The Casey Family Programs’ report comes after at least 20 deaths since April of children known to the department, and lawmakers have indicated that child safety will be one of their top priorities during the upcoming legislative session.

The report found that DCF’s safety model is too narrowly focused on protecting children in danger and not focused enough on preventing at-risk children from becoming endangered.

The question of risk is central to the report, which concluded that DCF’s method of assessing danger classifies children as simply safe or unsafe, rather than falling somewhere on a continuum between the two. 

“The safety model … does not clearly convey the cumulative emotional and developmental harm which children may suffer from chronic neglect or from the combination of chronic neglect with physical abuse or sexual abuse,” wrote Casey’s Alan Puckett and Dee Wilson. “In many chronically referring families, children may be neither in present or impending danger nor truly safe given the cumulative developmental and emotional impact, and occasional significant harm, which may result from low level chronic maltreatment.”
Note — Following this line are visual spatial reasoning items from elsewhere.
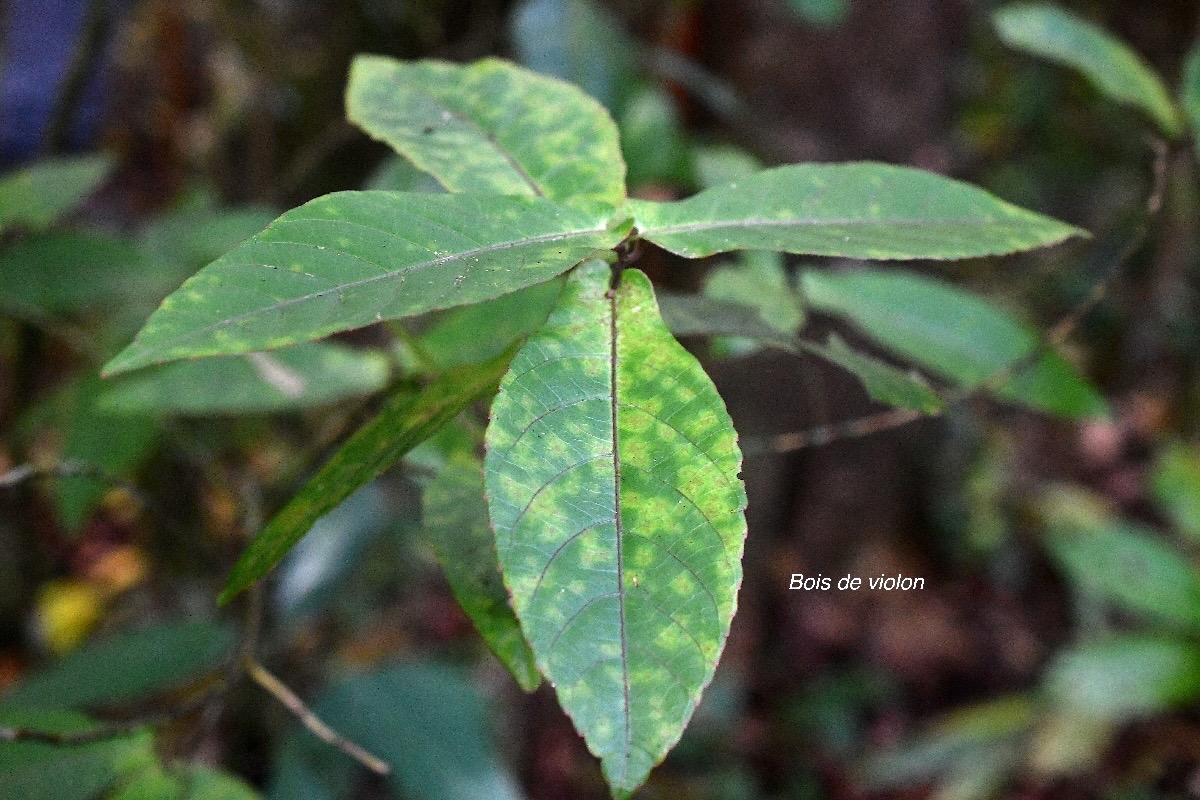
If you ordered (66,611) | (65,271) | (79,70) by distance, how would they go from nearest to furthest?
(65,271) → (79,70) → (66,611)

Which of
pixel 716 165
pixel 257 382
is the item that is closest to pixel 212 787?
pixel 257 382

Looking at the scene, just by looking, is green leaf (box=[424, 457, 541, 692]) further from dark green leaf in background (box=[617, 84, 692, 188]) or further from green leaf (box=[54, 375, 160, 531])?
dark green leaf in background (box=[617, 84, 692, 188])

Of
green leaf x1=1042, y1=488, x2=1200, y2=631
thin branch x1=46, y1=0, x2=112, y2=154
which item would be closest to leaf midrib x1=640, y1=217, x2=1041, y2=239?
thin branch x1=46, y1=0, x2=112, y2=154

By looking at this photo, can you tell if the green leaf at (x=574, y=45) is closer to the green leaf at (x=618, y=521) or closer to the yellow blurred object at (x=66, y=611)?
the green leaf at (x=618, y=521)

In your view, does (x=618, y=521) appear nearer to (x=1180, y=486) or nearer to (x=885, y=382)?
Answer: (x=885, y=382)

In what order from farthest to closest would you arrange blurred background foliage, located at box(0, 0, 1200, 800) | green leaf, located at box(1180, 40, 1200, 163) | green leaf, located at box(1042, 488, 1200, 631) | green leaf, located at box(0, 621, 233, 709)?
green leaf, located at box(1042, 488, 1200, 631)
green leaf, located at box(0, 621, 233, 709)
blurred background foliage, located at box(0, 0, 1200, 800)
green leaf, located at box(1180, 40, 1200, 163)

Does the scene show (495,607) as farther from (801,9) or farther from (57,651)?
(57,651)
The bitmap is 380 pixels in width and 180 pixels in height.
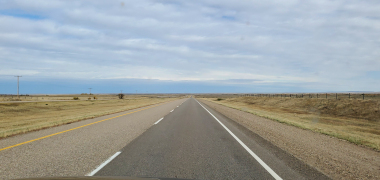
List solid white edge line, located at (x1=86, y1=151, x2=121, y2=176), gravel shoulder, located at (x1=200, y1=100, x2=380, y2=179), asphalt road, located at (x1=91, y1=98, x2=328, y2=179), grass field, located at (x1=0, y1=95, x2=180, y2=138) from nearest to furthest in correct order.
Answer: solid white edge line, located at (x1=86, y1=151, x2=121, y2=176)
asphalt road, located at (x1=91, y1=98, x2=328, y2=179)
gravel shoulder, located at (x1=200, y1=100, x2=380, y2=179)
grass field, located at (x1=0, y1=95, x2=180, y2=138)

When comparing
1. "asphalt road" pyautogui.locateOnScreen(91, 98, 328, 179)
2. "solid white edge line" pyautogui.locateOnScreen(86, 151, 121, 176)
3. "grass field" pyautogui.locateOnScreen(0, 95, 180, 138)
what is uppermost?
"solid white edge line" pyautogui.locateOnScreen(86, 151, 121, 176)

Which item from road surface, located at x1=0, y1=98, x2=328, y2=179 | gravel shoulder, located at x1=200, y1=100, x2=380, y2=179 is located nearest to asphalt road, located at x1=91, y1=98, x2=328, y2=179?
road surface, located at x1=0, y1=98, x2=328, y2=179

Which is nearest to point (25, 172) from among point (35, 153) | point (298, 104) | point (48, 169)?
point (48, 169)

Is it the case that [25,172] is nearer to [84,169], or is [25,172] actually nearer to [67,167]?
[67,167]

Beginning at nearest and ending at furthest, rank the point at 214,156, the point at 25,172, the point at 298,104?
the point at 25,172, the point at 214,156, the point at 298,104

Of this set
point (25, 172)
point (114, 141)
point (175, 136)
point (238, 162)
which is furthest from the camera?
point (175, 136)

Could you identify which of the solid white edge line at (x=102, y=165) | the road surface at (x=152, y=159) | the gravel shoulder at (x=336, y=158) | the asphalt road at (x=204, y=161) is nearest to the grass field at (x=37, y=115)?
the road surface at (x=152, y=159)

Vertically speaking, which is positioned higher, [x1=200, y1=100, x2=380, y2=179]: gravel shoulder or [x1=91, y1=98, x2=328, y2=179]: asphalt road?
[x1=91, y1=98, x2=328, y2=179]: asphalt road

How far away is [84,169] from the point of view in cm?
482

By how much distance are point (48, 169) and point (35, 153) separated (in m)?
1.72

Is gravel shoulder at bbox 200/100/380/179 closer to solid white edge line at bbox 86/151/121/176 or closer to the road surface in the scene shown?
the road surface

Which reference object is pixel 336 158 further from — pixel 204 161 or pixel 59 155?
pixel 59 155

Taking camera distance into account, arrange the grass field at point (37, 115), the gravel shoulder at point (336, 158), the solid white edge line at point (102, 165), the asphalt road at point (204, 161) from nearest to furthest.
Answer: the solid white edge line at point (102, 165), the asphalt road at point (204, 161), the gravel shoulder at point (336, 158), the grass field at point (37, 115)

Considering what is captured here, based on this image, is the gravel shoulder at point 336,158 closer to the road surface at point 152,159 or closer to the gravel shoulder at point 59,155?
the road surface at point 152,159
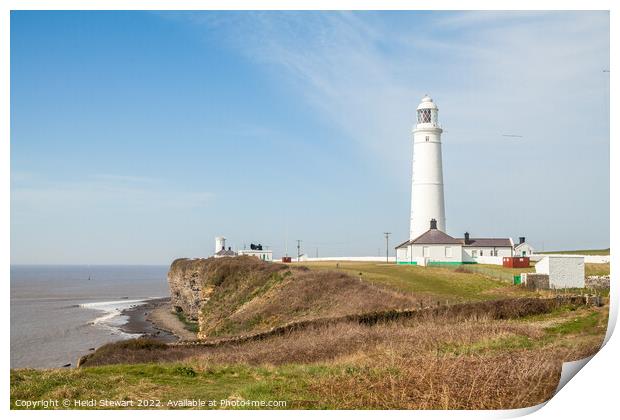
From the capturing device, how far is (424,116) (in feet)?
156

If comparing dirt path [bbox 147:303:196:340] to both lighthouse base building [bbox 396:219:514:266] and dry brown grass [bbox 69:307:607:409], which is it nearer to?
lighthouse base building [bbox 396:219:514:266]

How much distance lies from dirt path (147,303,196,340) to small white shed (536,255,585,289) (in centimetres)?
2331

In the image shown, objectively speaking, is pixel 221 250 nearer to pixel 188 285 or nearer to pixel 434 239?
pixel 188 285

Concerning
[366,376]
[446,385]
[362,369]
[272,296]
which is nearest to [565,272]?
[272,296]

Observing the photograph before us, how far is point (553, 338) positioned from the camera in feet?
53.3

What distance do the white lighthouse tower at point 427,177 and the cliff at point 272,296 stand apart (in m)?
14.1

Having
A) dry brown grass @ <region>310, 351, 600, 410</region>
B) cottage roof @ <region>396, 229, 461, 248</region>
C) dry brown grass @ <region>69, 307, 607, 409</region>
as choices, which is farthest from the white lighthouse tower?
dry brown grass @ <region>310, 351, 600, 410</region>

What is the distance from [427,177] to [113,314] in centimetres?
3440

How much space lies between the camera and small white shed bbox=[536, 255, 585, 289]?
28.4 m

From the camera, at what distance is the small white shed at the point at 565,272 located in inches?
1120
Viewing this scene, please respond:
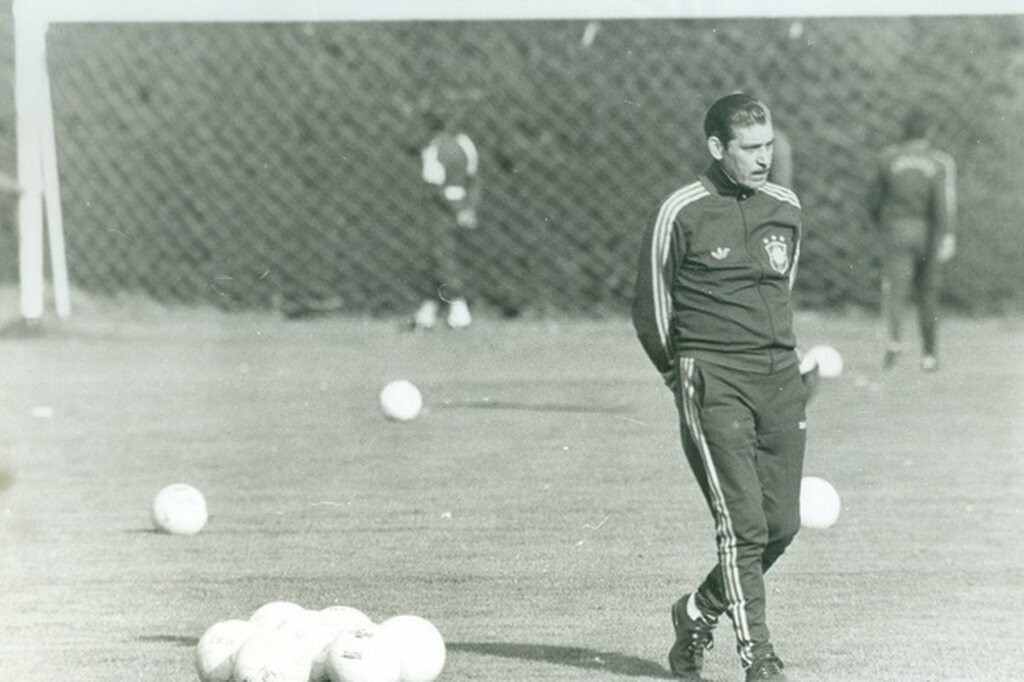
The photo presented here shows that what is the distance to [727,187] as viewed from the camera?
6.51 m

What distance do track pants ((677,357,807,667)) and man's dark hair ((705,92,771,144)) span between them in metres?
0.70

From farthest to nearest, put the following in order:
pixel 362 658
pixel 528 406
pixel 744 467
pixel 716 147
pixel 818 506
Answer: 1. pixel 528 406
2. pixel 818 506
3. pixel 716 147
4. pixel 744 467
5. pixel 362 658

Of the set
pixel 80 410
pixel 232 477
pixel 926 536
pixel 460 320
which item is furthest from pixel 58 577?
pixel 460 320

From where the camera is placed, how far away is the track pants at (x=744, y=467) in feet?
20.8

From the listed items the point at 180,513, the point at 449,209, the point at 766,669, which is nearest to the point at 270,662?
the point at 766,669

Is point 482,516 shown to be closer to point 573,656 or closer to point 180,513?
point 180,513

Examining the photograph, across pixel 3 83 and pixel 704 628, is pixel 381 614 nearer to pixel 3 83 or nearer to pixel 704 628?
pixel 704 628

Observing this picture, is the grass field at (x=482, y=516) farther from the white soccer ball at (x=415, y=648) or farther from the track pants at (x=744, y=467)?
the track pants at (x=744, y=467)

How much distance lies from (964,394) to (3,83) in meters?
10.4

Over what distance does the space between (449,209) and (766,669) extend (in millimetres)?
15034

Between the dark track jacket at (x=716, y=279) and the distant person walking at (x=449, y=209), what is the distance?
13649mm

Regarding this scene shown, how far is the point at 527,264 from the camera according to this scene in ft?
70.7

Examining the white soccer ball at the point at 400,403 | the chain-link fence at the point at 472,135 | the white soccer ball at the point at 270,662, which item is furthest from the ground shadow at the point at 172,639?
the chain-link fence at the point at 472,135

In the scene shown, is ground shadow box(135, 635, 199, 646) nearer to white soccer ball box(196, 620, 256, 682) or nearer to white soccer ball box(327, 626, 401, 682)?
white soccer ball box(196, 620, 256, 682)
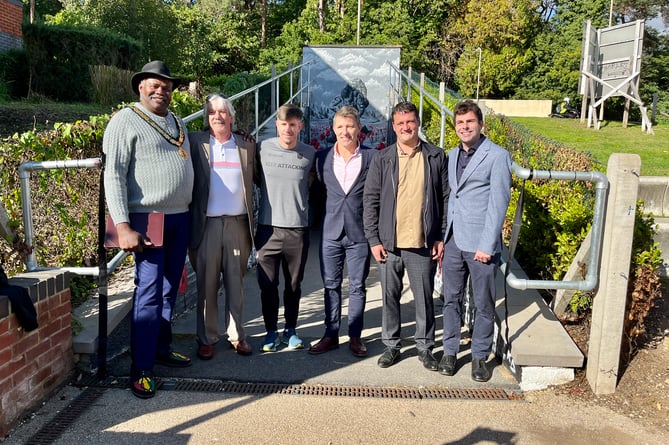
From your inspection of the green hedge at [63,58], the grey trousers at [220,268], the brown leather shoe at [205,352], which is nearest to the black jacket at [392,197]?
the grey trousers at [220,268]

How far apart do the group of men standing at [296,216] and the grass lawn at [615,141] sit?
6707 millimetres

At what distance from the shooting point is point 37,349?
9.74 feet

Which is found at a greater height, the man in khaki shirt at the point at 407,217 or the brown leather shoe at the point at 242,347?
the man in khaki shirt at the point at 407,217

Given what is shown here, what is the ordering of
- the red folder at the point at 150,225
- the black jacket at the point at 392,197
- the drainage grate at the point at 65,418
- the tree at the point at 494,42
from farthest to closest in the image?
the tree at the point at 494,42 → the black jacket at the point at 392,197 → the red folder at the point at 150,225 → the drainage grate at the point at 65,418

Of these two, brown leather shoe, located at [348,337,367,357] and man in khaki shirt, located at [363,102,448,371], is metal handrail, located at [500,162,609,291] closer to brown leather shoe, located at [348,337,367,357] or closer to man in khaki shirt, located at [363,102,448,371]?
man in khaki shirt, located at [363,102,448,371]

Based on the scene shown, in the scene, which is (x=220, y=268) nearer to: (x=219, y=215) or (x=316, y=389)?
(x=219, y=215)

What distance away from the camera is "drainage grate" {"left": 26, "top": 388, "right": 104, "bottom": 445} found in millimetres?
2678

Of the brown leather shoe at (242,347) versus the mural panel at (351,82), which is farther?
the mural panel at (351,82)

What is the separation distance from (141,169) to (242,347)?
4.38ft

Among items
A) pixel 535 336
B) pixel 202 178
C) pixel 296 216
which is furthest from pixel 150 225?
pixel 535 336

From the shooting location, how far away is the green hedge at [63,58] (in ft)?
46.7

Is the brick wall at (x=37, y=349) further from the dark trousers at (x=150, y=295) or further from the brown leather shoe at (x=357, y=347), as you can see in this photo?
the brown leather shoe at (x=357, y=347)

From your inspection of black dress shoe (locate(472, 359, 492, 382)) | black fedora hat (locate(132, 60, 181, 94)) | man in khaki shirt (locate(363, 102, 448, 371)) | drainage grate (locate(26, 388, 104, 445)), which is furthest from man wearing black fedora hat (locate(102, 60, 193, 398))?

Jacobo said the most useful piece of the report was its “articulation of why risk is so important in our investigations, because we miss a chronic family that perhaps is never unsafe when we see them, but the risk factors are such that they could be unsafe in the future, and our system may not have caught that.” 

The agency is adopting a number of the Casey recommendations. They include an additional focus on infants and toddlers, who were overwhelmingly the victims of fatal abuse and neglect this spring and summer.

“Very young children are also much more likely to suffer serious harm when they are maltreated than are older children,” noted the report.

“The (Florida) safety model’s guidelines are incongruent with child-protection practices designed for babies and toddlers, the age groups at greatest risk for serious inflicted injuries and maltreatment fatalities.”

Last week, Jacobo told the House Healthy Families Subcommittee that two child-protective investigators would be assigned to each case involving children ages three and younger in families dealing with substance abuse, domestic violence and/or three or more prior incidents involving child protective investigations. 

Those are the risk factors consistently identified as predictors of child maltreatment, she said, and teams will follow up after an investigation has closed to ensure that the family has stabilized.

Additionally, DCF will monitor family safety plans more often, employ second-party consultations in high-risk cases and strengthen its quality-assurance system.

The advocacy group Florida’s Children First has repeatedly criticized DCF for a 72 percent reduction in quality-assurance positions since 2008.

At an August town hall meeting, Howard Talenfeld, the group’s president, called on the Legislature to restore the 76 quality-assurance positions it had cut three years before, saying DCF needed the eyes and ears to monitor at-risk children.

“The Casey Family Programs report makes it clear that more work is needed before Florida’s new model will achieve its intended purpose,” wrote Christina Spudeas, the executive director of Florida’s Children First, in her response to the report.

When Jacobo explained the safety model to the House subcommittee last week, she assured Chairwoman Gayle Harrell, R-Stuart, that DCF would strengthen its emphasis on families in which children are chronically neglected. 

“The prevention piece is an enormous piece,” Jacobo said. “But that’s a longer conversation.”

“I can assure you we will have that conversation,” Harrell replied.